D’ALEMBERT À LAGRANGE.

À Paris, ce 23 mai 1766.

Mon très-cher et très-illustre ami, j’ai répondu il y a déjà quelques jours à la petite Lettre que vous m’avez écrite, et dans laquelle vous m’annoncez que vous n’attendez que votre congé. Depuis ce temps, j’en ai reçu presque coup sur coup deux autres auxquelles je vais répondre. J’ai annoncé au roi de Prusse, et je vais lui annoncer de nouveau la disposition où vous êtes d’accepter les offres également honorables et avantageuses qu’il vous fait[1] : je ne doute point que ce prince n’en soit charmé, car il me mande de faire l’impossible pour vous engager, et M. de Catt m’écrit d’hier (M. de Catt est le secrétaire du roi) que ce prince vous désire beaucoup, vous attend avec impatience, qu’il est bien sûr que si vous voulez vous aurez plus de écus de France, et que vous aurez à Berlin tous les agréments possibles. Je profiterai de cette bonne volonté pour demander qu’on vous procure toutes les facilités pour votre voyage et votre établissement. Il faut qu’un homme tel que vous soit appelé par un prince tel que lui avec les distinctions et l’agrément que vous méritez.
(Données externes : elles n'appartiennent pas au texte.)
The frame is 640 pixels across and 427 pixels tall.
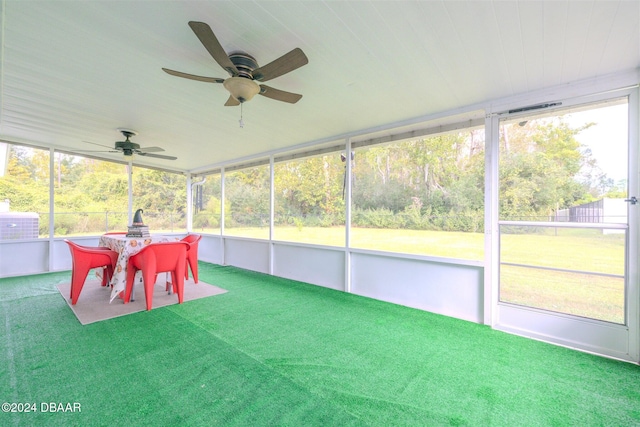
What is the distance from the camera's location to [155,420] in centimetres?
154

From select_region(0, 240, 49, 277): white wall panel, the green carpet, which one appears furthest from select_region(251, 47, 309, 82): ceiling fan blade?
select_region(0, 240, 49, 277): white wall panel

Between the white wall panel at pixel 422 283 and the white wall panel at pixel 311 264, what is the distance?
12.0 inches

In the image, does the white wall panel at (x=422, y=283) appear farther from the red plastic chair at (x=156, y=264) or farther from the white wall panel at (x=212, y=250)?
the white wall panel at (x=212, y=250)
Je désire beaucoup que vous passiez par Paris ; j’en demanderai même la permission au roi de Prusse ; mais cependant, comme il me paraît pressé de vous avoir, je n’insisterai pas là-dessus. Ne manquez pas d’écrire au roi dès que vous aurez votre congé ; peut-être même ferez-vous bien de lui écrire avant que de l’avoir obtenu. Je ne doute presque pas, à moins de quelque inconvénient que je ne prévois point, que ce prince ne vous demande au roi de Sardaigne, si votre congé tardait trop. J’aurai l’honneur de lui en écrire un mot. Écrivez aussi à de Catt, secrétaire des commandements de Sa Majesté, à Potsdam, en Brandebourg, ou à Berlin. Vous mettrez le tout sous un seul paquet à l’adresse de MM. Girard, Michelet et Cie, négociants à Berlin. Il faudra que la Lettre pour le roi soit dans la même enveloppe avec celle de M. de Catt, parce que celui-ci la présentera. Je vous conseille de demander : 1o la permission de passer par Paris, pour me voir et pour raisonner avec moi de bien des choses concernant la Prusse et l’Académie : 2o une bonne somme pour votre voyage, plutôt plus que moins ; 3o un logement et une somme pour vous meubler, si cela est possible. Cependant il ne faut pas trop insister sur ce dernier article ; je me

charge de le demander et de représenter au roi qu’il faut faire les choses en cette occasion d’une manière également profitable et honorable pour vous. Euler est parti, ou va partir ; ainsi vous n’enlevez rien à personne. J’ai déjà prévenu M. le prince héréditaire de Brunswick[2], qui est ici, de l’excellente acquisition que le roi son oncle va faire, et toute l’Académie des Sciences de Paris pense déjà que la perte de M. Euler est réparée. Vous ne sauriez croire la réputation dont vous jouissez parmi nous, et que vos deux excellentes pièces qui ont remporté le prix vous ont si justement acquise. J’espère que vous ne serez pas moins heureux dans la théorie de la Lune ; mais ce n’est pas ici le moment de parler de tout cela, non plus que de mon travail sur les verres optiques, dont je suis charmé que vous soyez content.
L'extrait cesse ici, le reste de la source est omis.